Dawson closed his eyes. “I wasn’t at school the following week because I was sick. But apparently, Bailey told someone we were a couple, and it got back to Allie who was also home sick with mono. Allie got pissed and sent a text to Bailey telling her she was sleeping with me and I’d only gone to the dance with Bailey because I felt bad for her. Bailey called me crying and asked me if it was true that I was with Allie. I didn’t want to lie to her, so I came clean and told her the truth. The next week, before I could see her in person and try to fix things, Bailey came down with mono. I’d given it to her, and her weakened immune system couldn’t fight it. I broke my best friend’s heart and then killed her.”
My heart clenched. “Oh my God, Dawson. You can’t blame yourself for that. You didn’t know you were sick.”
“I knew my girlfriend hadn’t been feeling well, and I didn’t think before I kissed Bailey.”
“You were seventeen and doing what someone you loved wanted you to do.”

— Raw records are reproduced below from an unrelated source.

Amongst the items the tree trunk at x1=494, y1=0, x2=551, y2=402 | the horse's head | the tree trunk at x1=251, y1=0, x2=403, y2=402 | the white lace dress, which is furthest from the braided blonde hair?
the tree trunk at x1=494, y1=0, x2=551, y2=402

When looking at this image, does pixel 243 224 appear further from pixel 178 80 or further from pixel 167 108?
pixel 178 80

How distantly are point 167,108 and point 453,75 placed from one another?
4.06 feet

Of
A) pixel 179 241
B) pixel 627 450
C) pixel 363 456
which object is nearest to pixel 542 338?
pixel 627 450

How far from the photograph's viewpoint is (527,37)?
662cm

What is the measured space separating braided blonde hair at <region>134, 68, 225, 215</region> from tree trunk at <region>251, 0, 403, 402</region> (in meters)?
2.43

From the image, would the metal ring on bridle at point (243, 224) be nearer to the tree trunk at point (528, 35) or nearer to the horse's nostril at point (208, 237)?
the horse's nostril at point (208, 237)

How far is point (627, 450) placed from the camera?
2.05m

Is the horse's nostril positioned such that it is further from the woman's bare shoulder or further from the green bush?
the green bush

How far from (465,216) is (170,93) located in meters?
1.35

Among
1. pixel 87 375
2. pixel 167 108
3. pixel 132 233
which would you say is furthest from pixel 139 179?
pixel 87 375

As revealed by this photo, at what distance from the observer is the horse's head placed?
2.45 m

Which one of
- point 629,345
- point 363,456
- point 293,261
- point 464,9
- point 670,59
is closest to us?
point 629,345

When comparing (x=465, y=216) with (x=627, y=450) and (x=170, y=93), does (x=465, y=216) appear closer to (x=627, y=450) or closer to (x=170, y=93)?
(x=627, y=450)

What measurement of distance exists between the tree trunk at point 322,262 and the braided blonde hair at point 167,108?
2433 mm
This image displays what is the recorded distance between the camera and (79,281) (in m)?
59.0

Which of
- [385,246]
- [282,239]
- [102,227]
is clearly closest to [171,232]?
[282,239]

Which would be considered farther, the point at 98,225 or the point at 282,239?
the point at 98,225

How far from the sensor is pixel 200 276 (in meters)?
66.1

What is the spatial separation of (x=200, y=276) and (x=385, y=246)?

“I didn’t make the right decision.”
“What would the right decision have been? To not kiss her and break her heart by rejecting her? I think if I were in her shoes, I would’ve wanted the kiss more than a few more days.” I shook my head. “Did my sister’s cancer bring this all to the surface for you? Is that what’s been going on?”
“There’s something else I need to tell you.”
“What?”
He took a deep breath and turned to face me. “I was your sister’s bone-marrow donor.”
I blinked a few times. “What?”
He nodded. “I was her donor.”
“What? How? Why wouldn’t you have told me that?”
“I didn’t do it for the right reasons. I wanted to save your sister because of what I did to Bailey.”
“Did you think that would upset me?”
“It felt wrong. And then she got sick. And the doctors thought she was rejecting the transplant, and I thought—holy shit, I did it again. I decided what’s right or wrong for someone else, and they’re going to pay the consequences again.”